Again, like HttpRequest, HttpResponse extents the HttpMessage trait.

HttpEntity

For those who are used to other HTTP frameworks or libraries, the word ”entity” might sound unfamiliar, because we cannot find the word in the following family of “Hypertext Transfer Protocol (HTTP/1.1)” RFCs:

(We see entity-tag but that’s different from entities in Akka HTTP.)

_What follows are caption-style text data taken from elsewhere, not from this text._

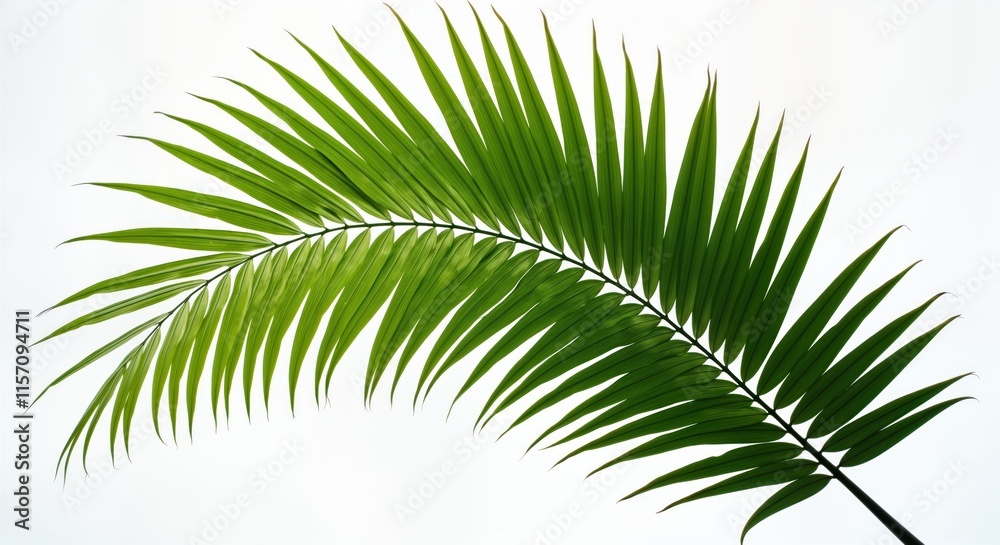 Obraz premium Tropical palm leaf cutout on white background. Green vibrant leaf with feathery texture. Isolated element perfect for design, summer-themed projects. Ideal for various uses like web design, print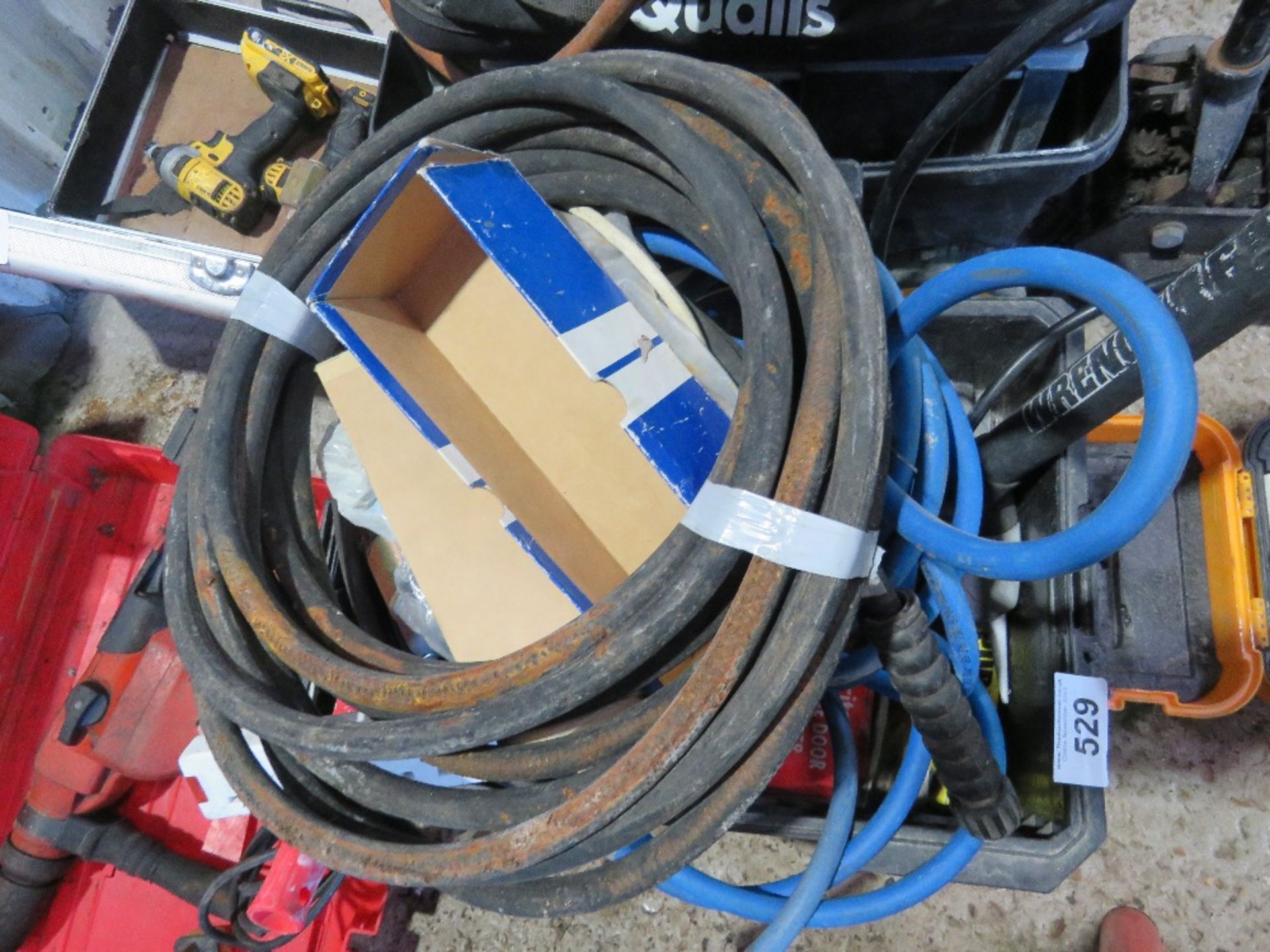 BOX OF SUNDRIES INCLUDING PRESSURE WASHER HOSES ETC.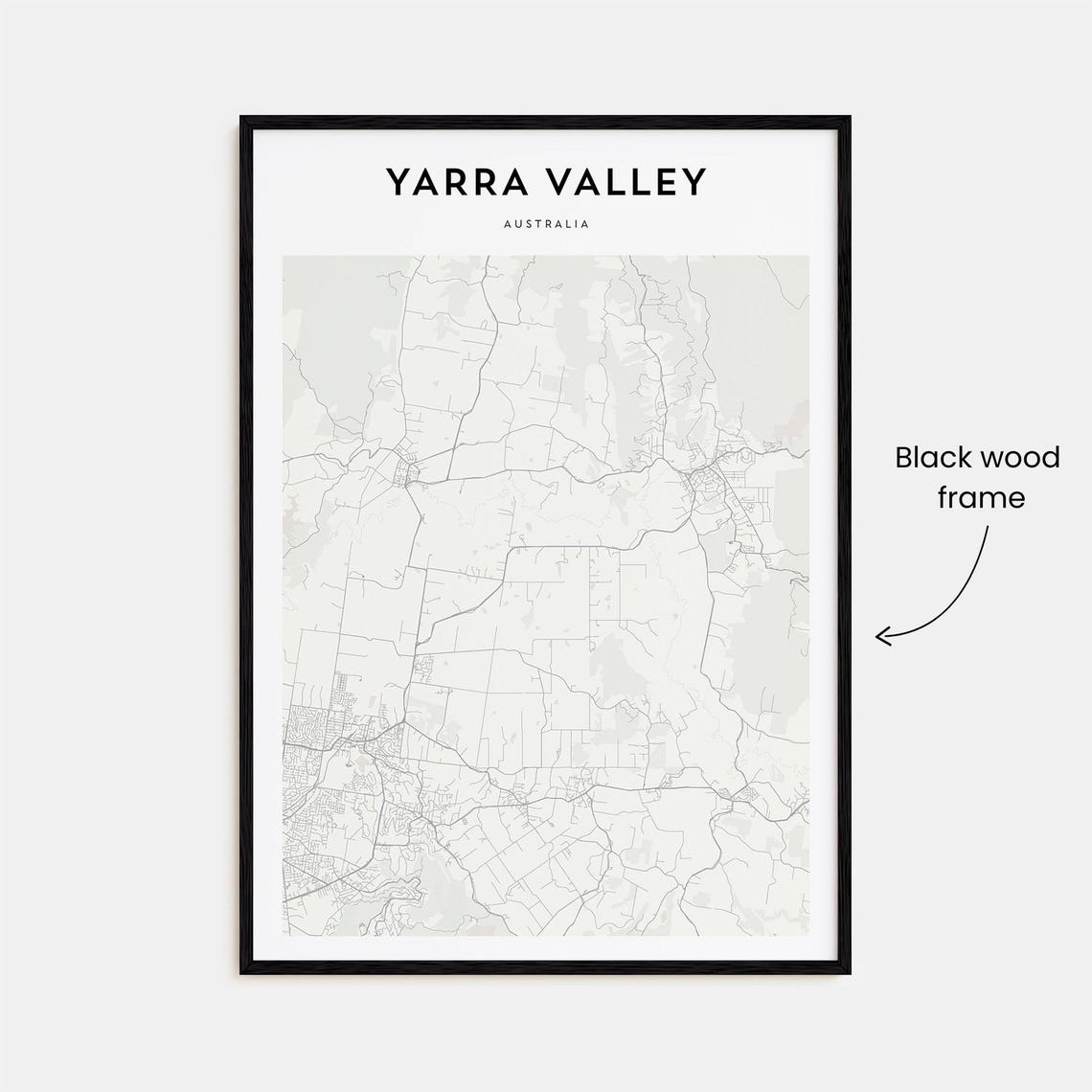 Yarra Valley Australia Minimal Wine Region Street Map Poster - Image 3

So what is an ”entity” in Akka HTTP? As briefly touched in the official documentation, an entity is the body of an HTTP request or response.

an entity (body data)

That’s just it. An entity is a body, and HttpEntity models the entity.

To be honest, I am not sure why it was named as HttpEntity but not HttpBody (in Akka HTTP, there is no such class or trait named HttpBody). I guess there is a valid reason for this. Anyway, when you see the word ”entity”, you can assume that is the body of a request or a response.

In Akka HTTP, RequestEntity and ResponseEntity, which represent the HTTP request body and the response body, extend HttpEntity.

sealed trait RequestEntity extends HttpEntity ... {...}
sealed trait ResponseEntity extends HttpEntity ... {...}

As they are traits, there are concrete classes extending from them. They are described in the HttpEntity section of the official doc, which are:

  • HttpEntity.Strict
  • HttpEntity.Defuault
  • HttpEntity.Chunked
  • HttpEntity.CloseDelimited
  • HttpEntity.IndefiniteLength

and they are defined like below. The below case class definition is not very accurate, but simplified for the sake of easy understanding, still holding the essence of the actual definition.

final case class Strict(
  contentType: ContentType,
  data: ByteString
) extends ... HttpEntity
// simplified, it doesn't directly extend HttpEntity
final case class Default(
  contentType:   ContentType,
  contentLength: Long,
  data:          Source[ByteString, Any]
) extends ... HttpEntity
// simplified, it doesn't directly extend HttpEntity
final case class Chunked(
  contentType: ContentType,
  chunks: Source[ChunkStreamPart, Any]
) extends ... HttpEntity
// simplified, it doesn't directly extend HttpEntity

The last two, CloseDelimited and IndefiniteLength are bit more complicated, and less frequently used in practice, so we are not going to cover them here.

The meaning and behavior of these concrete classes will become clearer when you have better understanding about Marshalling and Unmarshalling, as well as Streaming Support in Akka HTTP which I also explained in a past article.

Summary

Up to this point, we have covered how an HTTP request and response can be decomposed into smaller components, and what HTTP ”entity” means - it is just the HTTP body of a request or a response, and HttpEntity has more specialized types like Strict, Default and Chuked.

As said at the beginning, to understand Marshalling and Unmarshalling, which is difficult when you look into the internals, it is crucial to have an idea about how HttpRequest, HttpResponse and HttpEntity are related to each other.